Your goal: Search the data below, and report every line in which "proportion" occurs.

[Collected data entries]
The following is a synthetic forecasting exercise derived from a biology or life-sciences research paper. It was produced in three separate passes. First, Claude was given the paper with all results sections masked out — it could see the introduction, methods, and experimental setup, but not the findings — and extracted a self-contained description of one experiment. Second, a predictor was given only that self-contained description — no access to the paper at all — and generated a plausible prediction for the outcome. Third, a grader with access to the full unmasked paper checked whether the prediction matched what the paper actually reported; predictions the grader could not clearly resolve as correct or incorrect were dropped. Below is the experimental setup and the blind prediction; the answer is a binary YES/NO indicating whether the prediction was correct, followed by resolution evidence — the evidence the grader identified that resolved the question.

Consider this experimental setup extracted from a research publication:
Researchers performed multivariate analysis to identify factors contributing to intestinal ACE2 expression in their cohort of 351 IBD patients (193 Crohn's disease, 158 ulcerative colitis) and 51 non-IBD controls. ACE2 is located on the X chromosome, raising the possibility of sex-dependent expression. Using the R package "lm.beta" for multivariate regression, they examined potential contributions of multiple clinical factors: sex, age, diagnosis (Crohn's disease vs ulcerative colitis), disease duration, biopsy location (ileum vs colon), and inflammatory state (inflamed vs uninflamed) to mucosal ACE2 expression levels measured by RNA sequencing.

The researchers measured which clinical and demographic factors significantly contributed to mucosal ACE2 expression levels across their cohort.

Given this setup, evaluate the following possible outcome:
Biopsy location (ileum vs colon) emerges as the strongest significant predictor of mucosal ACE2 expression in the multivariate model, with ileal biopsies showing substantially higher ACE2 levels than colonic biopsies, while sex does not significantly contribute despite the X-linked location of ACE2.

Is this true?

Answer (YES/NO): YES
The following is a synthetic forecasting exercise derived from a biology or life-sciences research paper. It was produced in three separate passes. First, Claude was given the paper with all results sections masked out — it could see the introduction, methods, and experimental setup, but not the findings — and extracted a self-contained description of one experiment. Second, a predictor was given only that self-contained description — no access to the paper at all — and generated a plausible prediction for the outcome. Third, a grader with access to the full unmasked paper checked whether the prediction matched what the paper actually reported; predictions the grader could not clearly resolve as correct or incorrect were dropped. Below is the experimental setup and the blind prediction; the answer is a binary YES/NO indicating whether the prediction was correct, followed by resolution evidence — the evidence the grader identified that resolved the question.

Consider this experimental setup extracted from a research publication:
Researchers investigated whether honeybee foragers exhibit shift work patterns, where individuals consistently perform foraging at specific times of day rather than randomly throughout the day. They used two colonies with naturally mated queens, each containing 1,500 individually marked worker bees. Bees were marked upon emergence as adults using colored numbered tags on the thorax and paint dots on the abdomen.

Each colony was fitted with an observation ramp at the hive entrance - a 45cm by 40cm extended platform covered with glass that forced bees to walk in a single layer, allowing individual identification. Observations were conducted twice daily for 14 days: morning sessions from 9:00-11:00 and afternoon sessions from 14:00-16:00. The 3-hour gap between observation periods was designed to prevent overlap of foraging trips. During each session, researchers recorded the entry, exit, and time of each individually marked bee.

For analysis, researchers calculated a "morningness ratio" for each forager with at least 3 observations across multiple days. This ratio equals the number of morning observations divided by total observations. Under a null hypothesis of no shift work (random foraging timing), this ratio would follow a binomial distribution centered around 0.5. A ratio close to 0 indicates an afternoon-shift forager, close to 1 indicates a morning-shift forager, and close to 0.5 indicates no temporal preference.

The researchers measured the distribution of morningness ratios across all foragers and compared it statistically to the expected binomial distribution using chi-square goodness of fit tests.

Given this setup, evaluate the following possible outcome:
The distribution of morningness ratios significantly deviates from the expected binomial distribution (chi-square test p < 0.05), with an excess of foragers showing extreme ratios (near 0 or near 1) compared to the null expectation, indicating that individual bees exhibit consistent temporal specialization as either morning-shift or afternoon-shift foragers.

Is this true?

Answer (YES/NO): YES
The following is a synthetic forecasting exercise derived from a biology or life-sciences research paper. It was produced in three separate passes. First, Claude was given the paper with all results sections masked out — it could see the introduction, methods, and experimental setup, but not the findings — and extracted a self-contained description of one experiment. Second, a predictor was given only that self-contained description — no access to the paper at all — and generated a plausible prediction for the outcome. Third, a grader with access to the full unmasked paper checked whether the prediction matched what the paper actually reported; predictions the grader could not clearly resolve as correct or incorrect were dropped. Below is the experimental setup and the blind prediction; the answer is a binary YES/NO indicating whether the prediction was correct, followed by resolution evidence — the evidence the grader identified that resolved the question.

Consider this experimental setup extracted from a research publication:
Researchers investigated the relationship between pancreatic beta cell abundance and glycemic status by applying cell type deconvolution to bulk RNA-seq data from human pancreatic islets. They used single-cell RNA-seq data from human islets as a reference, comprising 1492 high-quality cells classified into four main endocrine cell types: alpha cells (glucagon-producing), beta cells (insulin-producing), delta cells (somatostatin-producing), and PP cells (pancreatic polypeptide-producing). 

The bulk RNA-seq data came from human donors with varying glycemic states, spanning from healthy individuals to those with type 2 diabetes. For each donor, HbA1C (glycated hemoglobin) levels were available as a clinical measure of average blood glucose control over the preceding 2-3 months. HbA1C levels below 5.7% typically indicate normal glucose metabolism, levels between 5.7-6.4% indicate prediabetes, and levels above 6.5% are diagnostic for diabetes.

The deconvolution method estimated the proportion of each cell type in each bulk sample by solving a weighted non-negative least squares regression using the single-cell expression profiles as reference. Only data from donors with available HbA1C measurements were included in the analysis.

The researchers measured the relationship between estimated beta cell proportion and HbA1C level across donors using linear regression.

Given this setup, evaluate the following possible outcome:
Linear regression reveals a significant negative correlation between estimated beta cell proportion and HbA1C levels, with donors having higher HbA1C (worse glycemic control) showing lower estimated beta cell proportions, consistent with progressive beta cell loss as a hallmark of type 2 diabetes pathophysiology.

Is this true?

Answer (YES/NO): YES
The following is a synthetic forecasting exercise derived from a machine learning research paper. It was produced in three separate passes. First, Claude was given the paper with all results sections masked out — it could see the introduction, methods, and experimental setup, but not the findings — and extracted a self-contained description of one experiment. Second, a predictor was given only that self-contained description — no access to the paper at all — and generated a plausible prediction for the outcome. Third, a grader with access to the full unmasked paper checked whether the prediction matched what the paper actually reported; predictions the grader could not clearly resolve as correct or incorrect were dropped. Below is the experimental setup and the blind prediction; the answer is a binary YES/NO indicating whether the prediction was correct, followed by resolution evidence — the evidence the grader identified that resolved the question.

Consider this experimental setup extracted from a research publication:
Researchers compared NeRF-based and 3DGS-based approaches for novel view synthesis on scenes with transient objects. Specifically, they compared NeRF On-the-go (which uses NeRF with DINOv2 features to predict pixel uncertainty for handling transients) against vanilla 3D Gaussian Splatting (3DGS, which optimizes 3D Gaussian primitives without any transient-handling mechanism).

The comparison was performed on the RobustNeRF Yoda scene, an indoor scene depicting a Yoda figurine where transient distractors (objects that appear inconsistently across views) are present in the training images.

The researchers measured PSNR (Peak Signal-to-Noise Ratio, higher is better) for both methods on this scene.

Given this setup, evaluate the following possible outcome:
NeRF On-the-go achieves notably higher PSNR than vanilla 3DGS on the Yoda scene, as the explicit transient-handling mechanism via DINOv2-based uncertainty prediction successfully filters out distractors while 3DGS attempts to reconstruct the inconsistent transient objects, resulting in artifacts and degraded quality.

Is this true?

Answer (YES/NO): YES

Expected answer:
The deconvolution method estimated the proportion of each cell type in each bulk sample by solving a weighted non-negative least squares regression using the single-cell expression profiles as reference. Only data from donors with available HbA1C measurements were included in the analysis.
The researchers measured the relationship between estimated beta cell proportion and HbA1C level across donors using linear regression.
Linear regression reveals a significant negative correlation between estimated beta cell proportion and HbA1C levels, with donors having higher HbA1C (worse glycemic control) showing lower estimated beta cell proportions, consistent with progressive beta cell loss as a hallmark of type 2 diabetes pathophysiology.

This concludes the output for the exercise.